The difference becomes larger under AI. When implementation surface becomes easier to traverse, the scarcer assets are judgment, context, ownership, and the ability to keep systems coherent over time. A senior person who joins a company permanently can turn those assets into institutional memory. A resource consultant often turns them into billable hours that disappear when the assignment ends.
This does not mean every senior should become an employee in the old sense. It means seniors should exit the commodity resource market. The destination can be a permanent role with real mandate, a managerial technology role, a staff-plus engineering role, a platform leadership role, a software-production architecture role, or a specialist advisory practice. What matters is that the work is sold and understood as capability, not capacity.
Consulting is not dead. Capacity consulting is the weak form.
The conclusion is not that senior engineers should never consult. The conclusion is that senior engineers should stop selling themselves as capacity.
There is still a future for specialist consultancy, classical advisory, and high-trust intervention work. That market is different. It does not sell a CV against a keyword list. It sells diagnosis, recovery, architecture, verification, operating-model design, platform strategy, workflow redesign, incident reduction, technical due diligence, engineering leadership support, or AI-assisted delivery-system design.
The consultant should leave behind a better production system, not merely consumed hours.

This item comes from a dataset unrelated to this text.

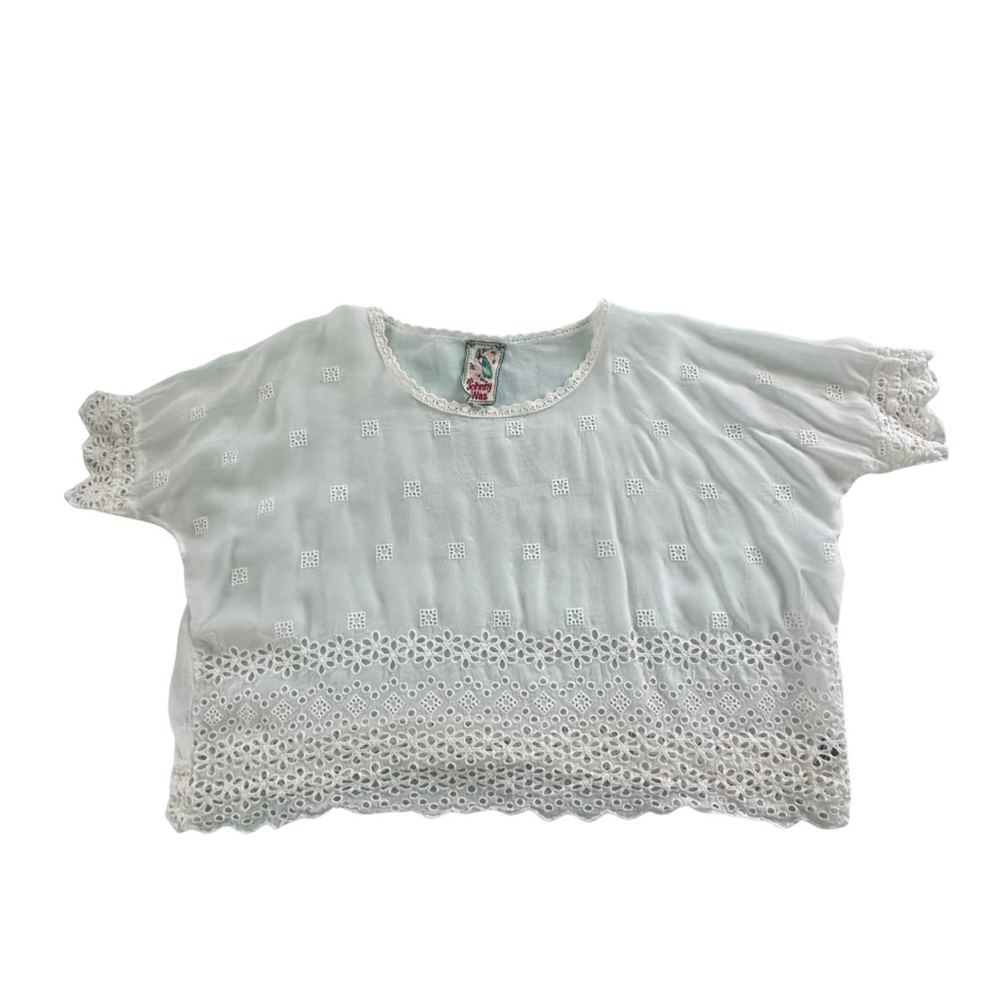 Johnny Was White Embroidered Crochet Trim Blouse – Boho Chic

That is a different economic object. A resource consultant is compared against another resource consultant, an offshore engineer, an internal transfer, a visa-sponsored worker, or an AI-assisted mid-level developer. A specialist advisor is compared against the cost of continued confusion.

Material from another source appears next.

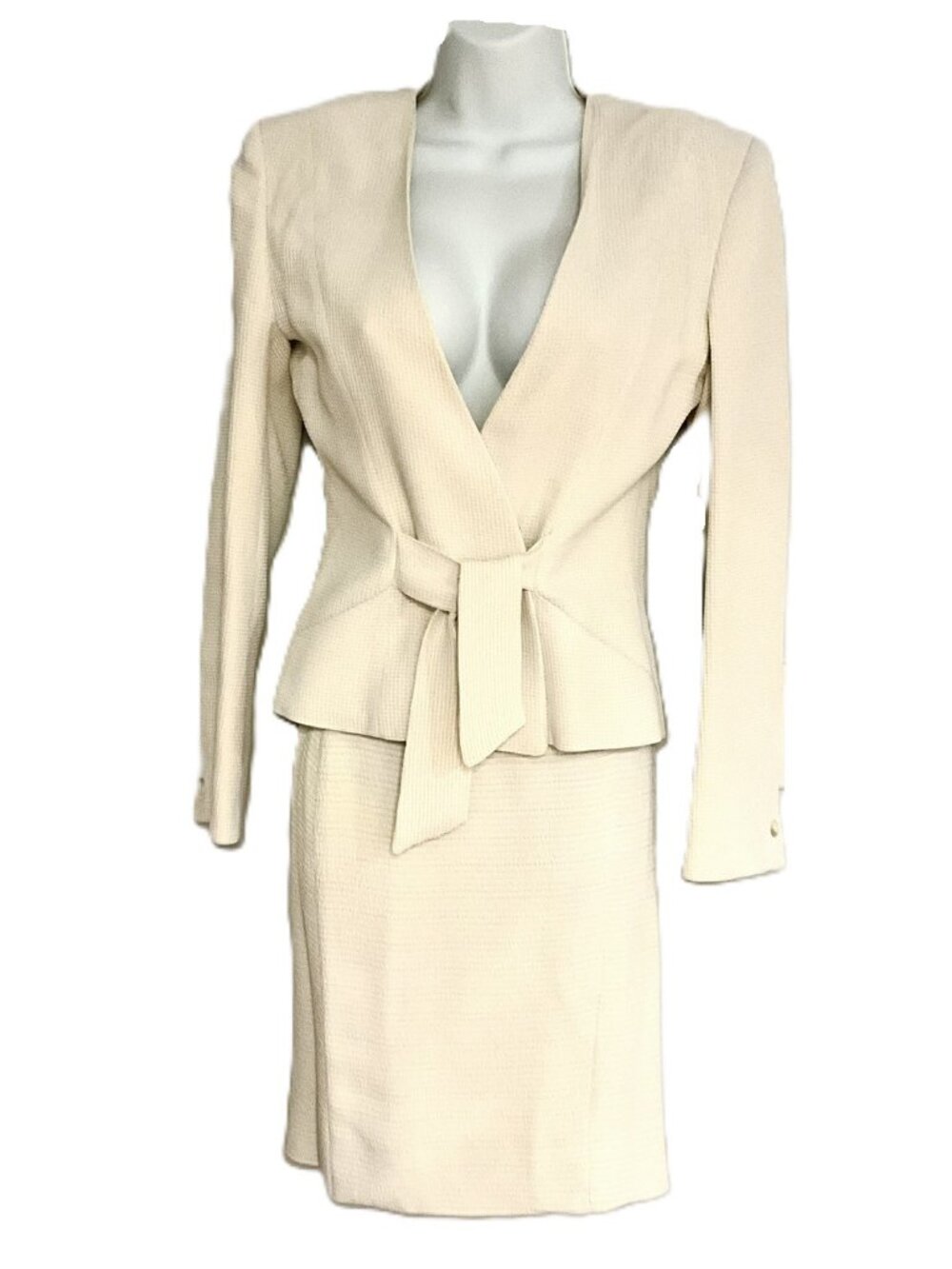 Olivier Strelli Ivory Viscose Belted Skirt Suit EU 36(38) Belgium
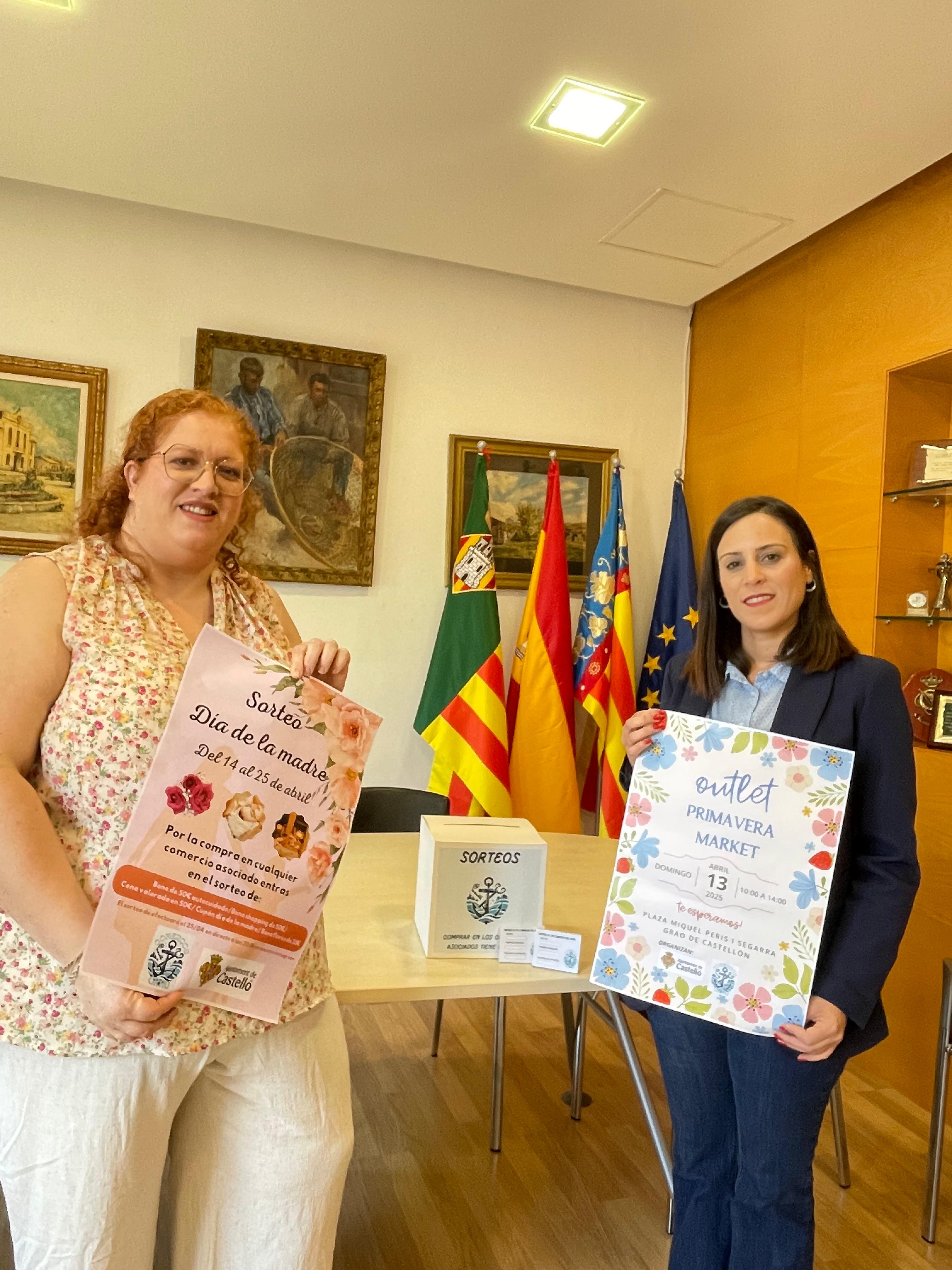 La Tinenta Alcalde del Grau presenta amb l'Associació de Comerços el mercat Outelt Primavera Market del pròxim diumenge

Senior engineers should be explicit about which market they intend to occupy.
The middle is becoming dangerous. It is the place where the person is broad enough to be useful everywhere, but still packaged narrowly enough to be compared by stack keywords and hourly rate. It is the place where clients want senior judgment but buy through junior procurement mechanisms. It is the place where AI compresses ordinary implementation, migration policy may widen labor arbitrage, and employers continue to demand total-stack profiles while avoiding the harder work of building technical capability.

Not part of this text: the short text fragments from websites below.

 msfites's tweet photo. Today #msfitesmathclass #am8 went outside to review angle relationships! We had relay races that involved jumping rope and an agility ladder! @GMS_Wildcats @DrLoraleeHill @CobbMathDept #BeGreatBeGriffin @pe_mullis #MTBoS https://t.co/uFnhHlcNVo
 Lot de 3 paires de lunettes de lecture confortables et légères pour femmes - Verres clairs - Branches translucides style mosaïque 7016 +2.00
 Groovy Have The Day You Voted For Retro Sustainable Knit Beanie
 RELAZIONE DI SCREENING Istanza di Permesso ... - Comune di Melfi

That is not a stable middle. It is the layer that gets priced and squeezed first.
The line for senior engineers
The Swedish work-permit dispute is not only a migration story. It is a warning about the technical labor market.
If an engineer is genuinely rare, hire globally. If a society lacks a capability, recruit it. If a company needs specialist expertise, pay for it. There is no serious future in protecting mediocrity behind borders.
But there is also no serious future in letting employers inflate one job into four, refuse to train, reject adjacent competence, invoke shortage, and then use policy to bypass the wage and development signals that their own hiring model created.
For senior engineers, the implication is direct.
Do not let yourself be sold as a total-stack resource.
Go permanent where your context can compound. Or go specialist enough that the client buys judgment rather than capacity. Sell production capability, not stack familiarity.
For Sweden, this matters because many senior technical assignments are still entered through resource-oriented mechanisms: CV matching, framework agreements, hourly rates, stack filters, and start-date availability. That purchasing model can hide the real value of senior work once the assignment begins. Under AI-assisted engineering, global sourcing, and lower-threshold technical labor migration, the mismatch becomes harder to defend. Seniors who create production capability should avoid being positioned as stack-matched capacity.
If the competence is merely stack acquisition, AI is already eating it.
If the competence is ordinary capacity, global labor markets will price it.
If the competence is judgment under uncertainty, production ownership, verification, architecture, and operational coherence, it should not be sold as a body on a timesheet.